URL: https://lilianweng.github.io/posts/2025-05-01-thinking/
Author: Lilian Weng
Published: May 2025

Summary

A comprehensive technical review of why and how language models benefit from “thinking time” — test-time compute (TTC) through chain-of-thought (CoT) reasoning. Weng synthesizes research from psychology, latent variable modeling, and RL to explain the mechanisms behind thinking tokens.

Key Claims

  • System 1 vs System 2 analogy: Fast autoregressive generation = System 1 (Kahneman). CoT lets models engage in deliberate System 2 reasoning by generating intermediate steps.
  • Compute as a resource: CoT lets models perform far more FLOPs per answer token.
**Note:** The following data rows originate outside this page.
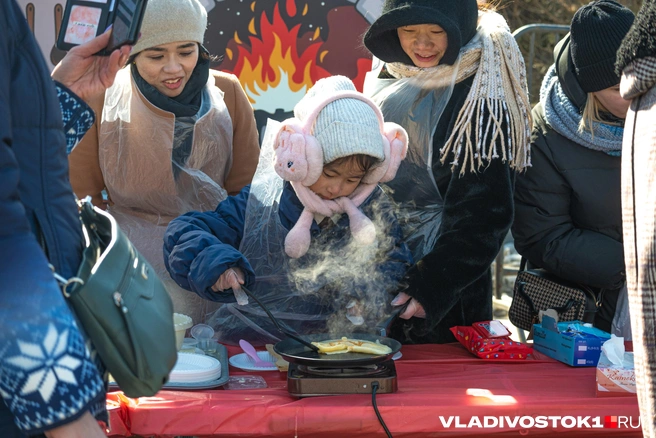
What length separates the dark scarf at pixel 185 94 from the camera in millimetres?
3057

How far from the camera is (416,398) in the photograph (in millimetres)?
2158

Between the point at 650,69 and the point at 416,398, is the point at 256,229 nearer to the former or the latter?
the point at 416,398

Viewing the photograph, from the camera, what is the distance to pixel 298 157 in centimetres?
236

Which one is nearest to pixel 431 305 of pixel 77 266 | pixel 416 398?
pixel 416 398

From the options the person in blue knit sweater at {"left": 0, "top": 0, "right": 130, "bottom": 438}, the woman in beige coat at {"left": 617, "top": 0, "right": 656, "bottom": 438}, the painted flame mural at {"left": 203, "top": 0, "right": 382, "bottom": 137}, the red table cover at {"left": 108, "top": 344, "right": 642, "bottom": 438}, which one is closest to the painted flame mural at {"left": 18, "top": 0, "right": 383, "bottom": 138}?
the painted flame mural at {"left": 203, "top": 0, "right": 382, "bottom": 137}

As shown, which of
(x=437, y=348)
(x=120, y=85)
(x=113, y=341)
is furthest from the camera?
(x=120, y=85)

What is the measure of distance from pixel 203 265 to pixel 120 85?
1.15 m

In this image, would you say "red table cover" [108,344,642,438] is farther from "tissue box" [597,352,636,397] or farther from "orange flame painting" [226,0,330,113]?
"orange flame painting" [226,0,330,113]

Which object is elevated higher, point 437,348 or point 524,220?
point 524,220

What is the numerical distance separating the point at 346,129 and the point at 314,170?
16 centimetres

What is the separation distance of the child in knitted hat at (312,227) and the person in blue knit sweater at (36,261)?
1.06 meters

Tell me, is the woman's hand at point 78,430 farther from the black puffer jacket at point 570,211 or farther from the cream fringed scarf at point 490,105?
the black puffer jacket at point 570,211

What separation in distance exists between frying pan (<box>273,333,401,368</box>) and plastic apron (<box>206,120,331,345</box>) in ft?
0.49

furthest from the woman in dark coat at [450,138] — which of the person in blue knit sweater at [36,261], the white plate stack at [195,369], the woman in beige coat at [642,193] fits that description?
the person in blue knit sweater at [36,261]
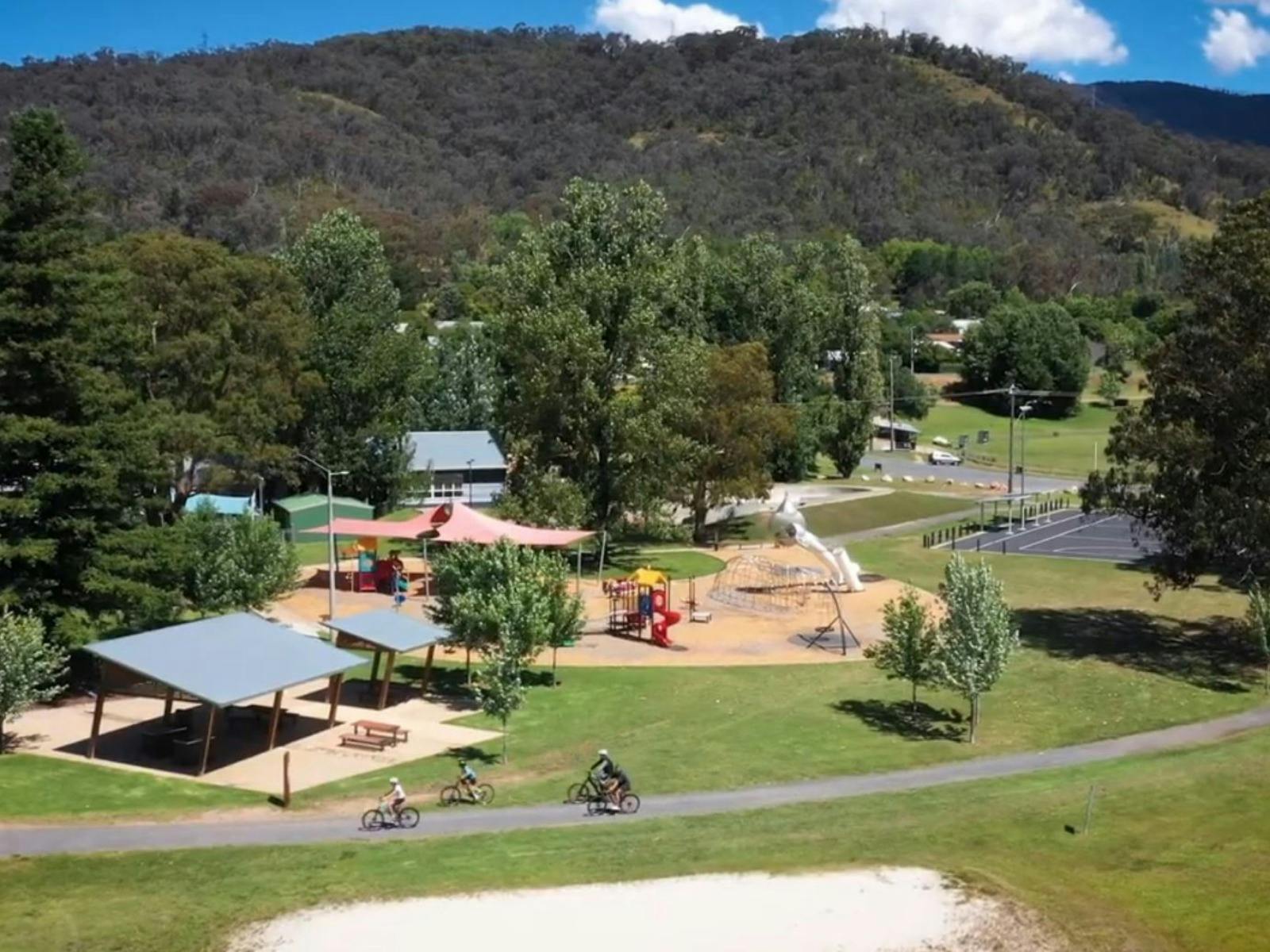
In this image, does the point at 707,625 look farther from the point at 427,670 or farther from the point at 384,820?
the point at 384,820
A key property: variable compute depending on problem hardness.
  • Latent variable framing: CoT thoughts can be modeled as hidden variable z that mediates P(y|x). Methods like best-of-N are sampling from the posterior P(z|x,y).
  • RL for reasoning: The biggest gains come from training with RL on problems with checkable answers (STEM, coding). Policy gradient on these problems led to o1, o3, and DeepSeek-R1.
  • Parallel vs sequential revision: Best-of-N (parallel) is simpler but bounded by model capability. Sequential revision (self-correction) only works reliably with external feedback — naive self-correction without feedback often doesn’t improve.
  • Faithfulness problem: Models often explain their reasoning differently from how they actually compute. CoT may be post-hoc rationalization rather than the actual reasoning path.
  • Scaling laws for thinking time: Larger models benefit more from additional thinking time. There are regularities in how performance scales with test-time compute.
  • Continuous-space thinking: Alternative approaches include recurrent architectures (thinking tokens) and thinking as latent continuous variables, not just discrete token sequences.

Key Papers Referenced

  • Wei et al. 2022 — coined “chain-of-thought”
  • DeepSeek-AI 2025 — R1 tech report (policy gradient → strong performance)
  • Zelikman et al. 2022 (STaR), Wang et al. 2023 (self-consistency)
  • Kahneman 2013 — Thinking Fast and Slow

Relevance to Alex’s Work

Test-time compute and CoT are the foundation for coding agents and reasoning-heavy tasks. The RL training pathway (checkable rewards → policy gradient) is directly relevant to RL Infrastructure work. The faithfulness problem has implications for interpretability.